The framework replaces implicit trust with explicit contracts and strict isolation. Core components:
- Gateway: user interaction, message ingress, pairing and Control UI. It never executes tools.
- Engine: runs the agent loop and proposes tool calls. It never touches secrets or tools.
- Policy Engine: gates every tool call and enforces contracts, budgets, risk tiers and data guards.
- Runner Pool: executes tools in isolated sandboxes (WASM or containers) with strict egress allowlists.
- Secrets Broker: holds long-lived credentials and issues per-call delegation handles.

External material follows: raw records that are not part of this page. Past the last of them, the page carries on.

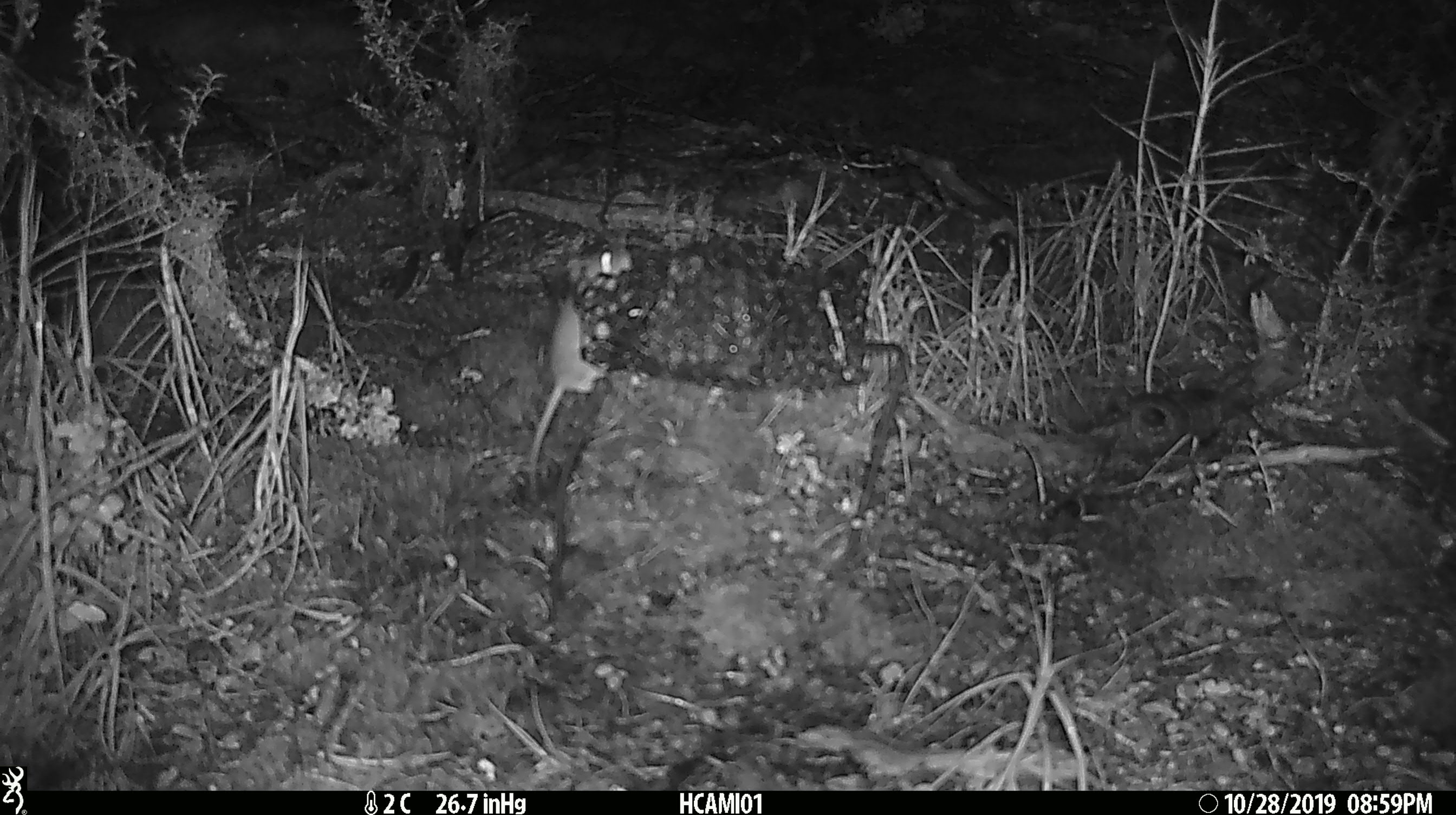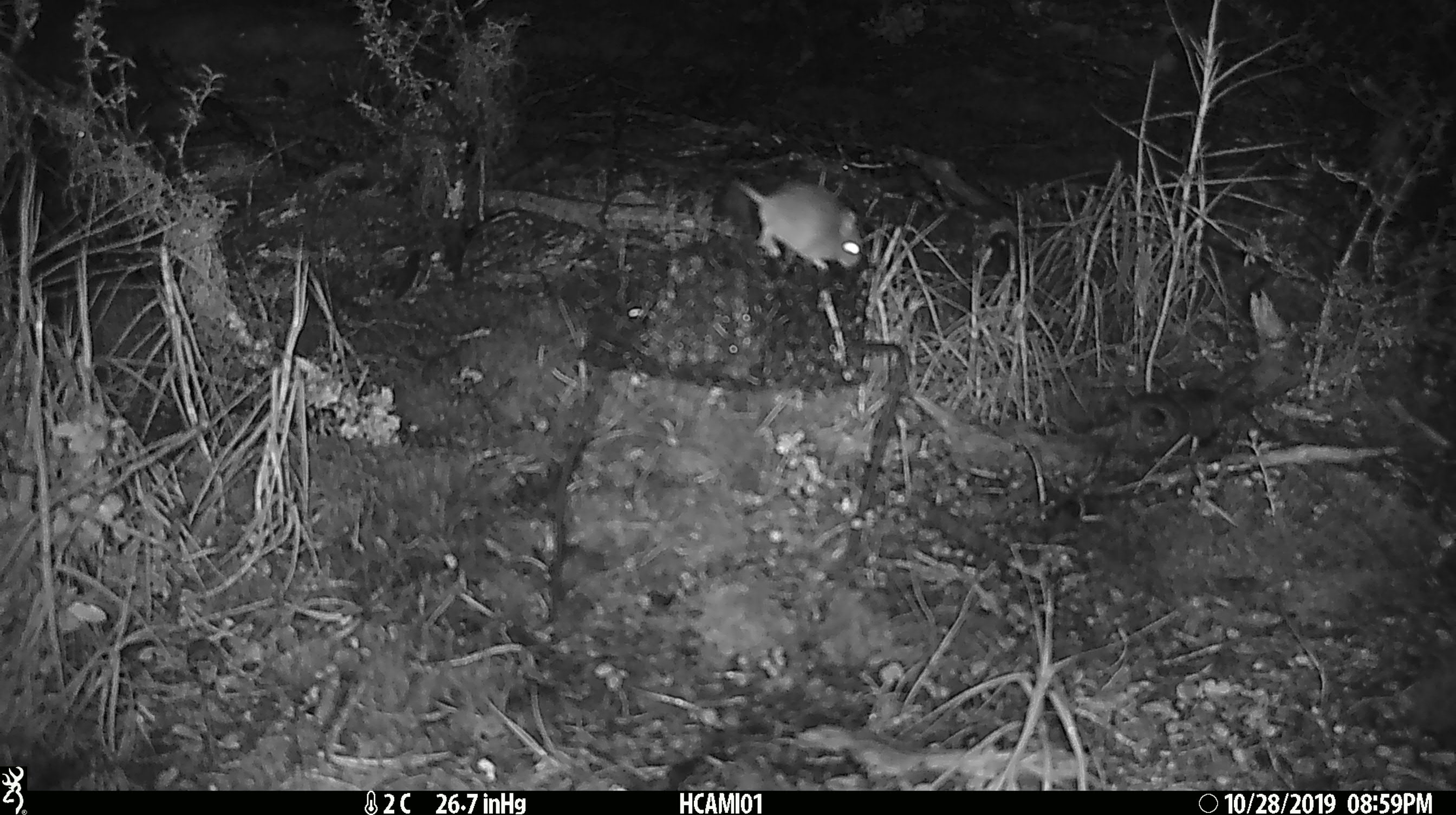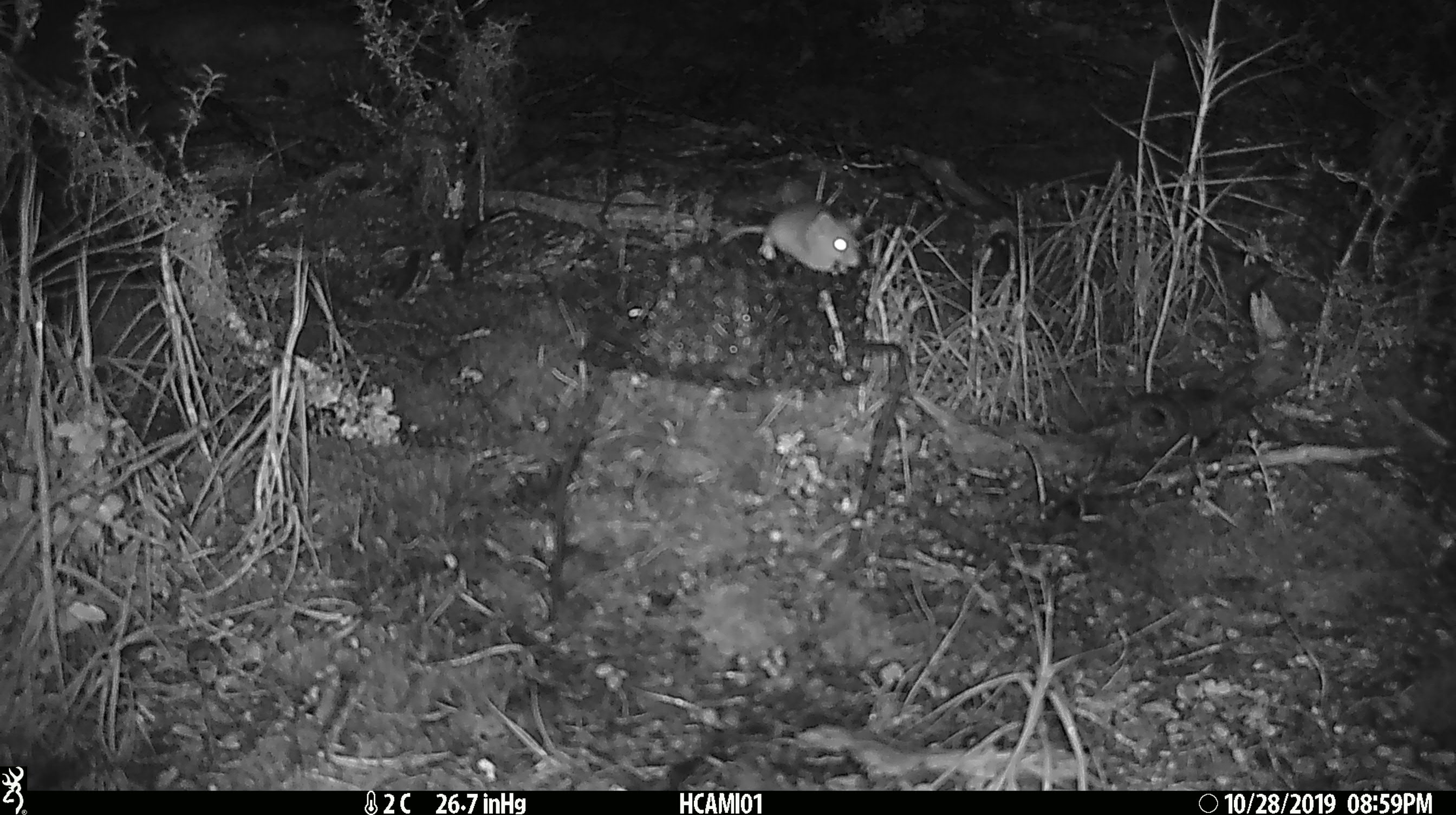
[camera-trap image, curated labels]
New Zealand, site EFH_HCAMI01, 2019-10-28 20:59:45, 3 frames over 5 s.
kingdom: Animalia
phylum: Chordata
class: Mammalia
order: Rodentia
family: Muridae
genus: Mus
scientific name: Mus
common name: mouse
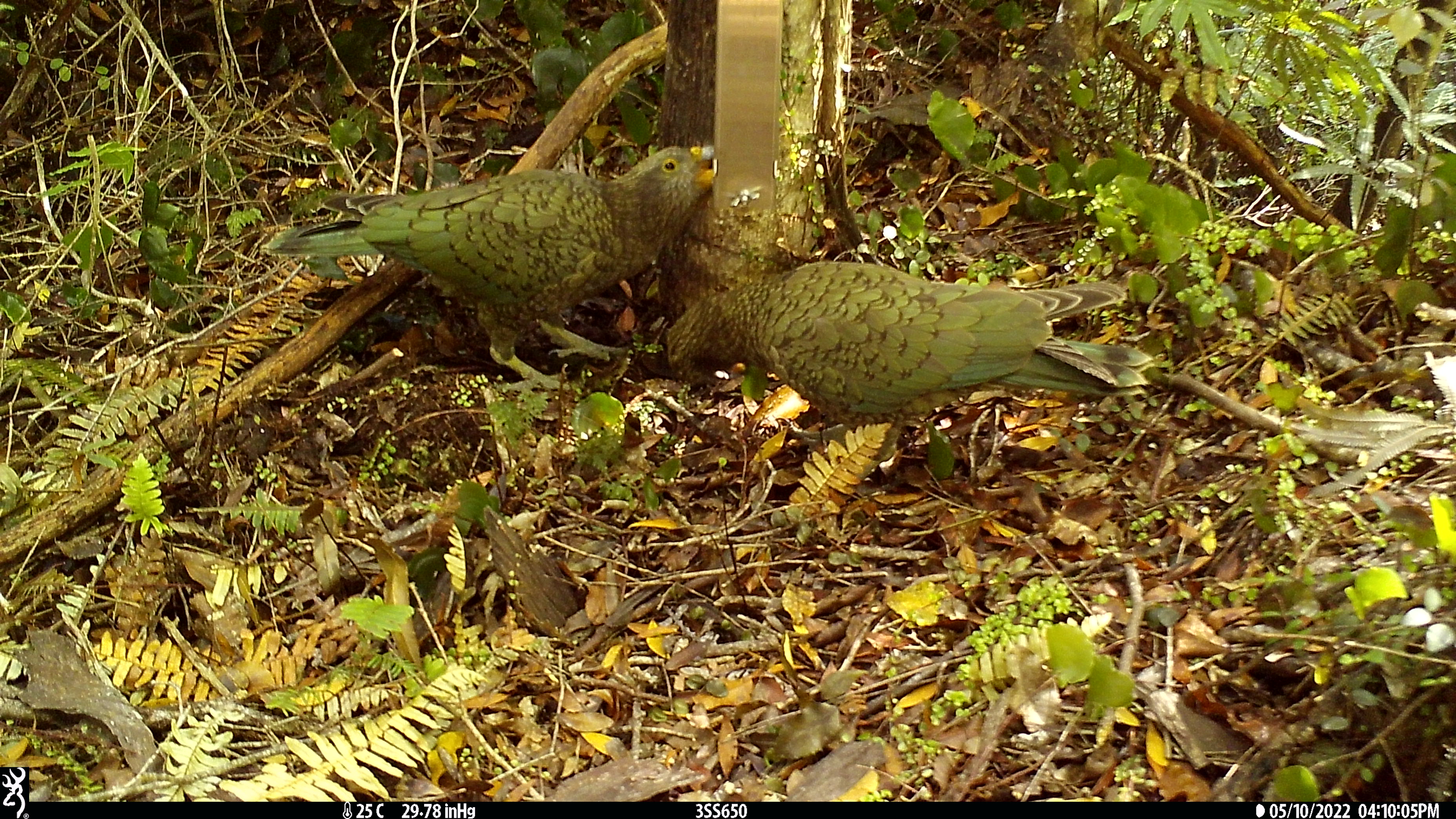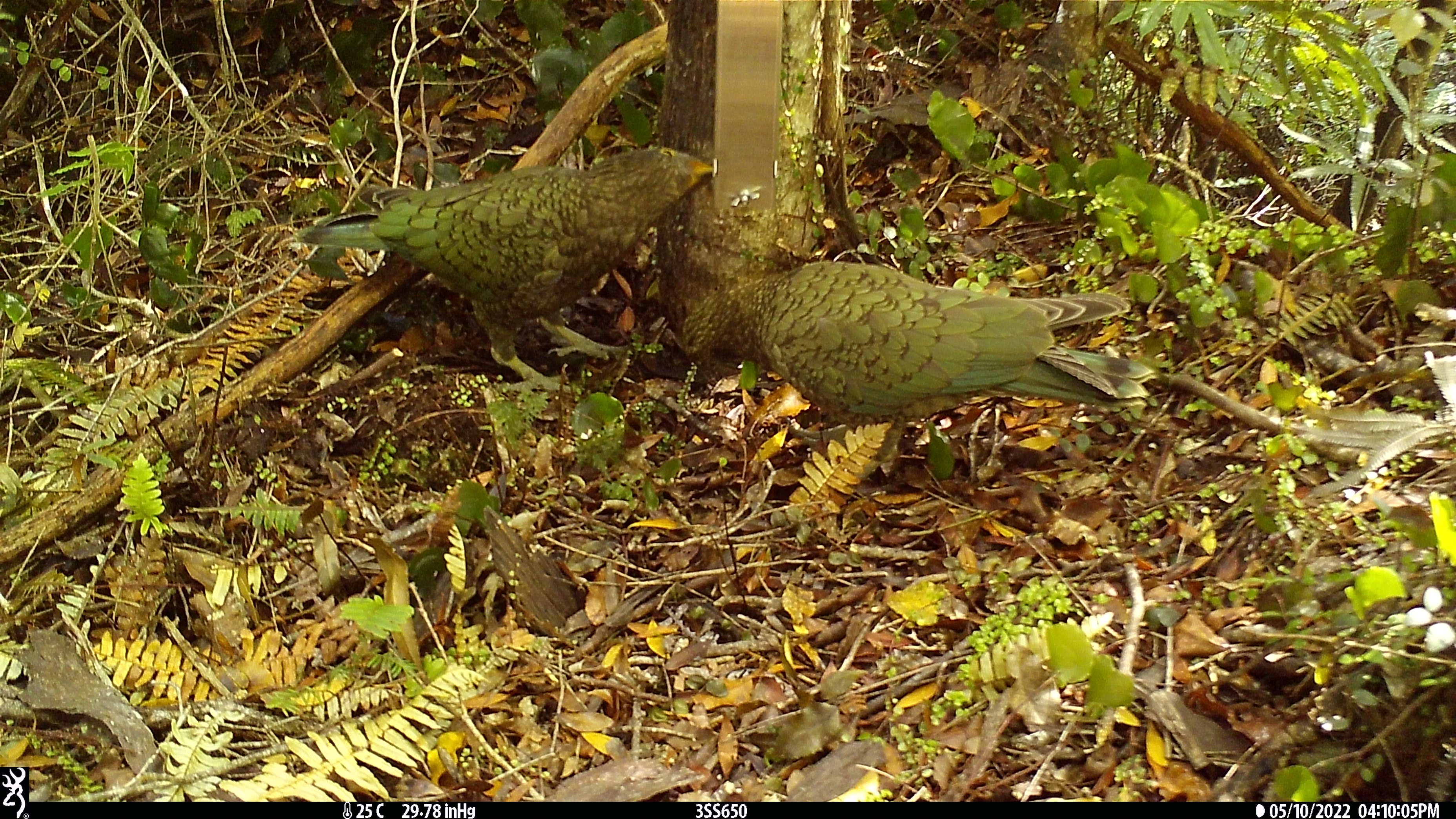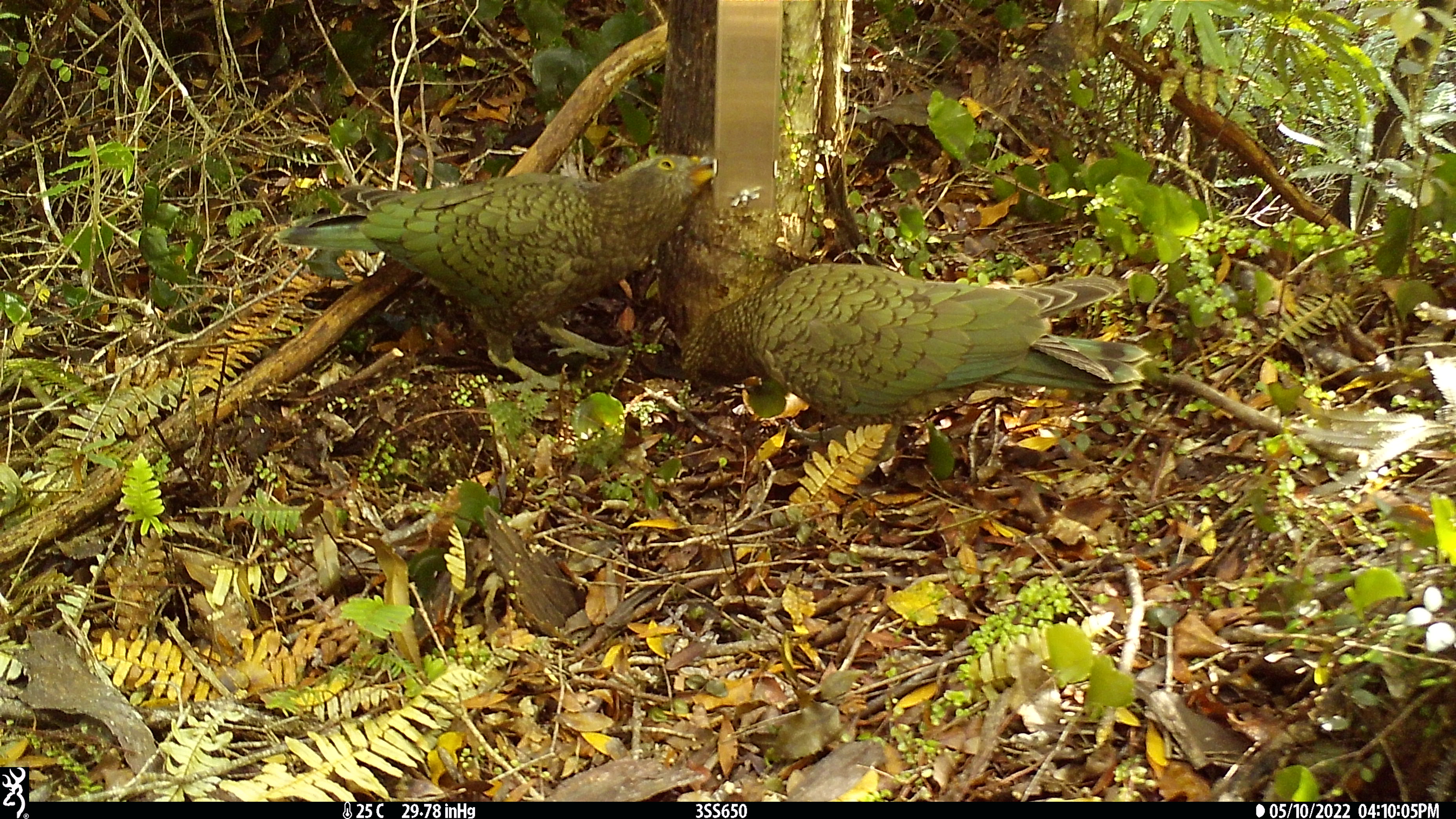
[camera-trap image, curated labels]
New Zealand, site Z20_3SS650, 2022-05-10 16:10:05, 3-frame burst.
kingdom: Animalia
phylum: Chordata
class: Aves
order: Psittaciformes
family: Strigopidae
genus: Nestor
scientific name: Nestor notabilis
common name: kea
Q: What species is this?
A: Kea (Nestor notabilis).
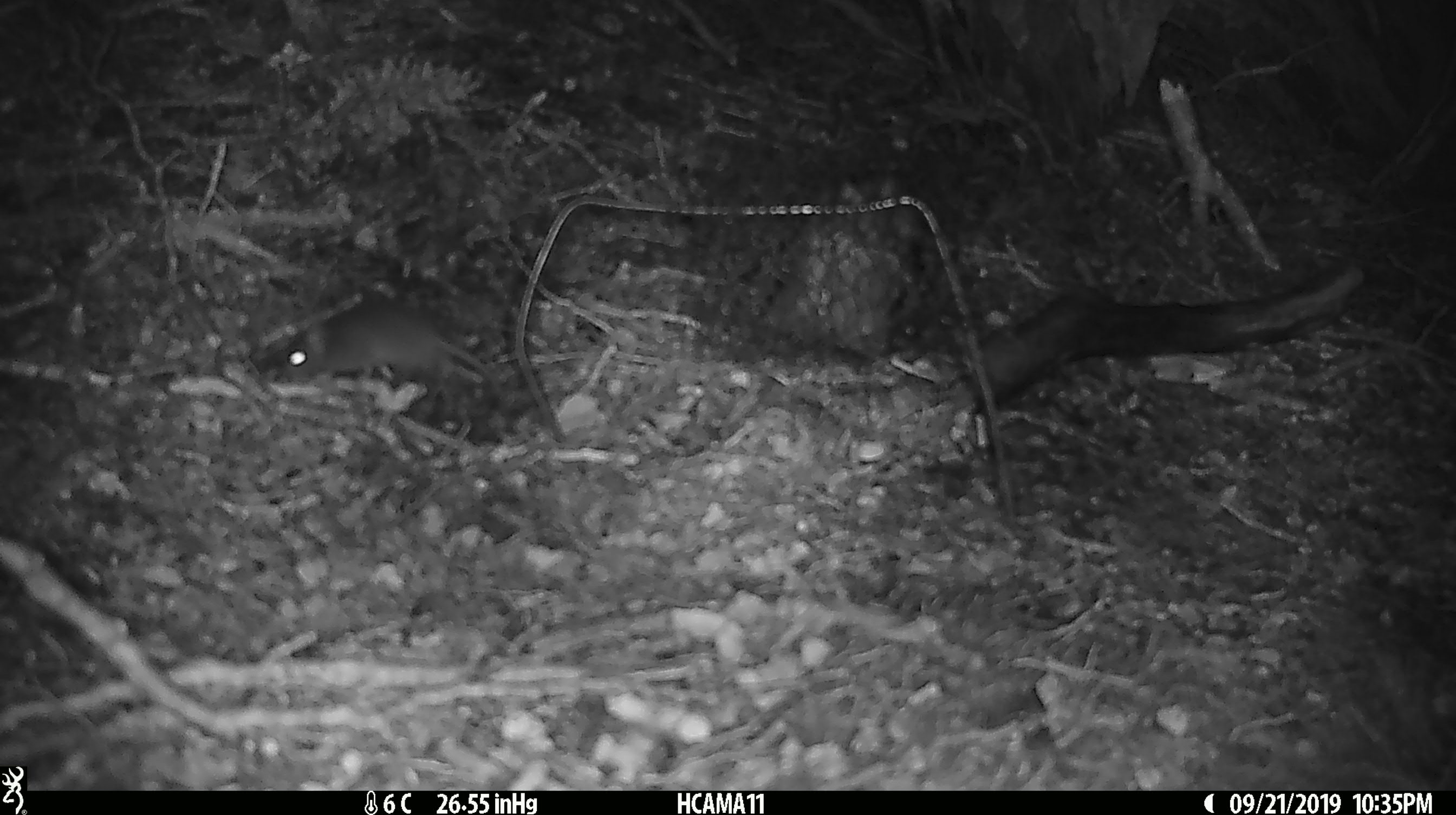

- Skill Registry: manages signed skills and per-agent enablement.
- Scheduler: runs reusable contracts for cron, event-driven, conditional and one-shot jobs.
- Audit Log: append-only record of approvals, decisions, tool calls and artifacts.
- Zero token exposure: the LLM never sees API keys or bearer tokens.
- Deny by default: every capability must be explicitly approved.
- Fine-grained capabilities: permissions are defined per tool and parameter scope.
- Contract-based execution: all tool calls must match an approved contract (one-shot or reusable).
- Step-up approvals: high-risk actions require out-of-band confirmation in the Control UI.
- Isolated execution: tools run in sandboxed runners with strict egress and resource limits.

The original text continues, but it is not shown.